The future of melanoma therapy must take these issues into serious consideration. Melanoma cells are heterogeneous, and it will be increasingly important to target all of the cells within a tumor, particularly the more virulent ones most capable of self-renewal and tumorigenicity. It is likely that combinatorial approaches will be needed to eliminate a tumor as deceptive and treacherous as melanoma in order to catch melanoma stem cells in a therapeutic “cross-fire” that will recognize all of the different, complementary ways to synergistically target stem cell-associated markers. It will now be possible to assess efficacy of therapy early on by defining and profiling the immunopathology of precisely which subpopulations within a given tumor are actually being eliminated. Just as individual melanomas are heterogeneous with respect to virulence-conferring cells, so too are melanomas likely to differ from patient to patient, further emphasizing the importance of personalized biomarker profiling for targeting of melanoma stem cells.

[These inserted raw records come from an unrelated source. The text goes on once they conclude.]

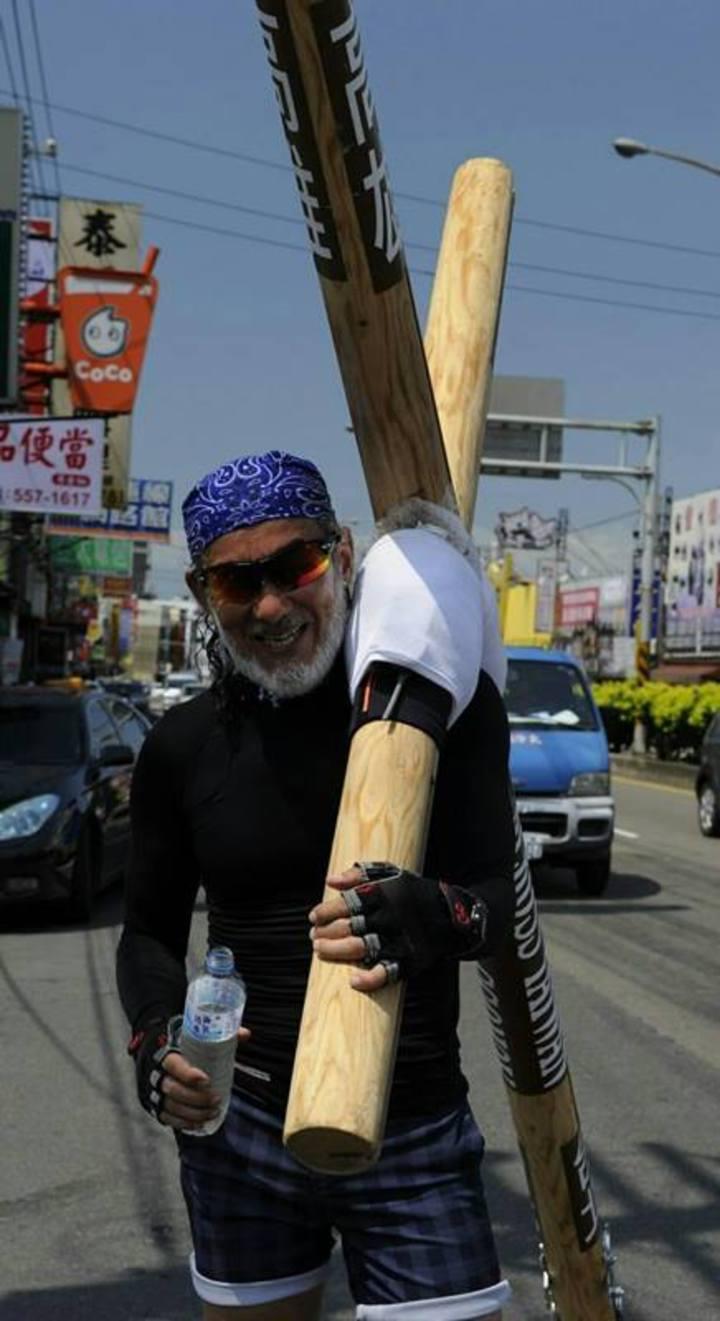 岡田正之預計15日抵達台南後走到高雄85大樓,完成在台灣15天的苦行行動。圖/不良牧師提供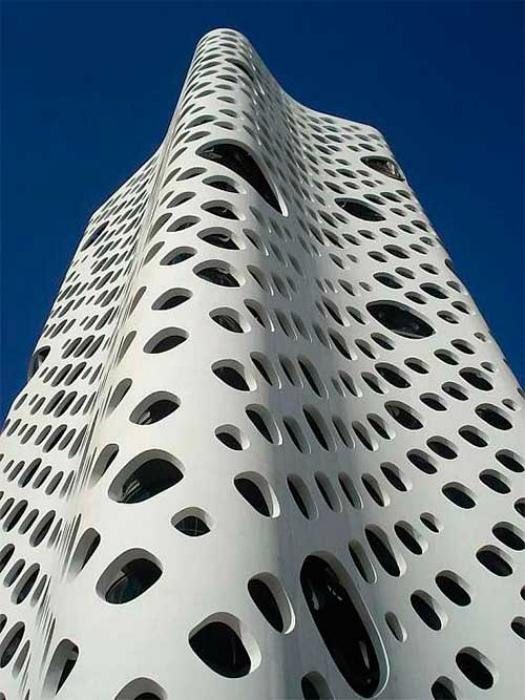 Шедевр современной архитектуры.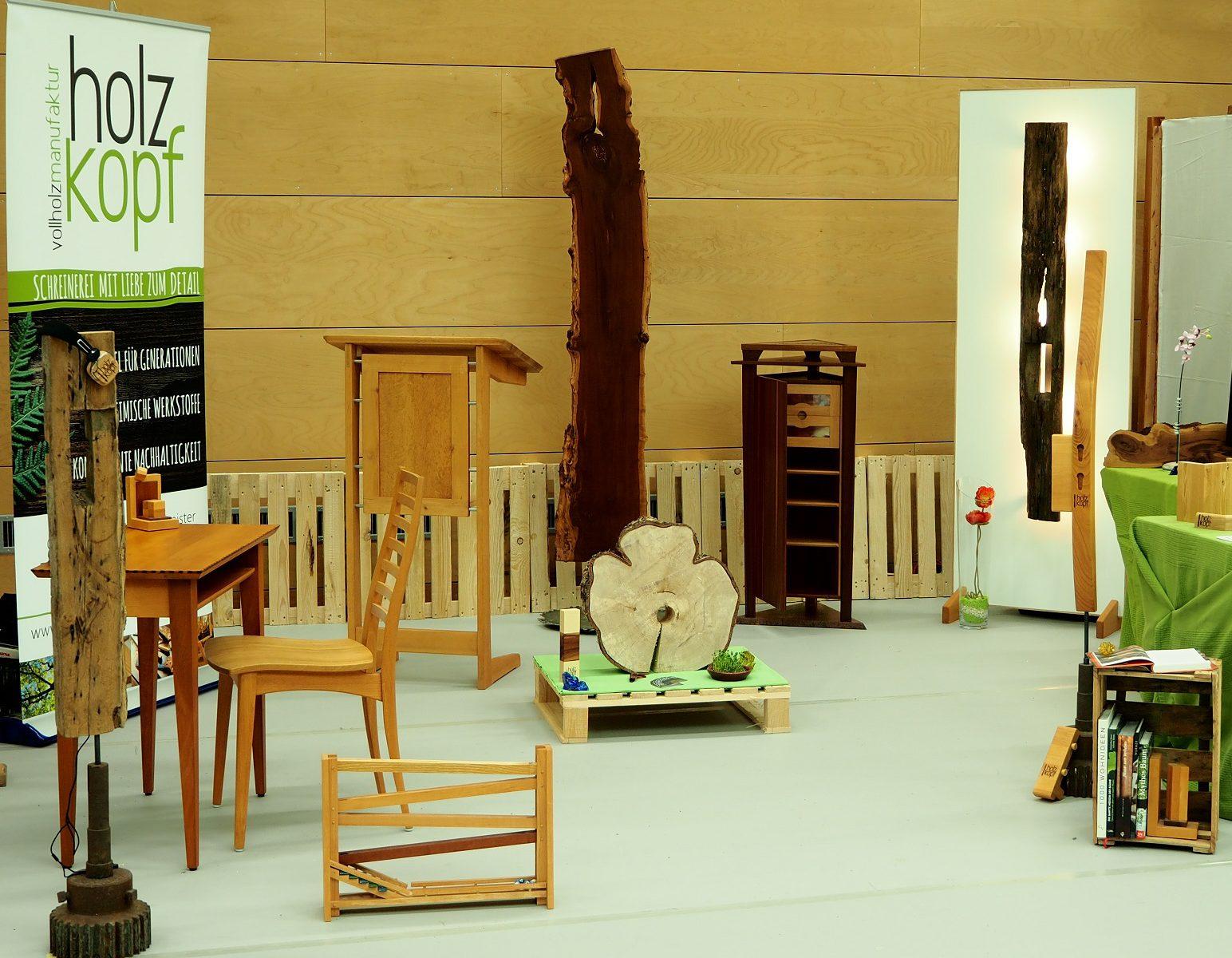 Diverse Sitz- und Dekorationsmöbel
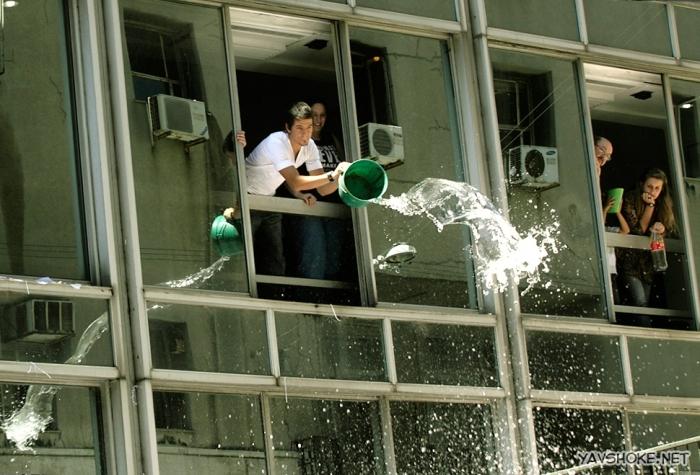 Кубинцы виливают воду из окон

Despite the growing pains related to the need for standardized definitions and experimental approaches regarding melanoma stem cells, the recognition that melanoma harbors cancer stem cells represents a major advance in our thinking about this potentially deadly neoplasm. There is thus growing momentum to utilize this understanding toward therapeutic benefit, and the near future will hopefully fulfill the clinical promise so tightly linked to these fundamental biological insights.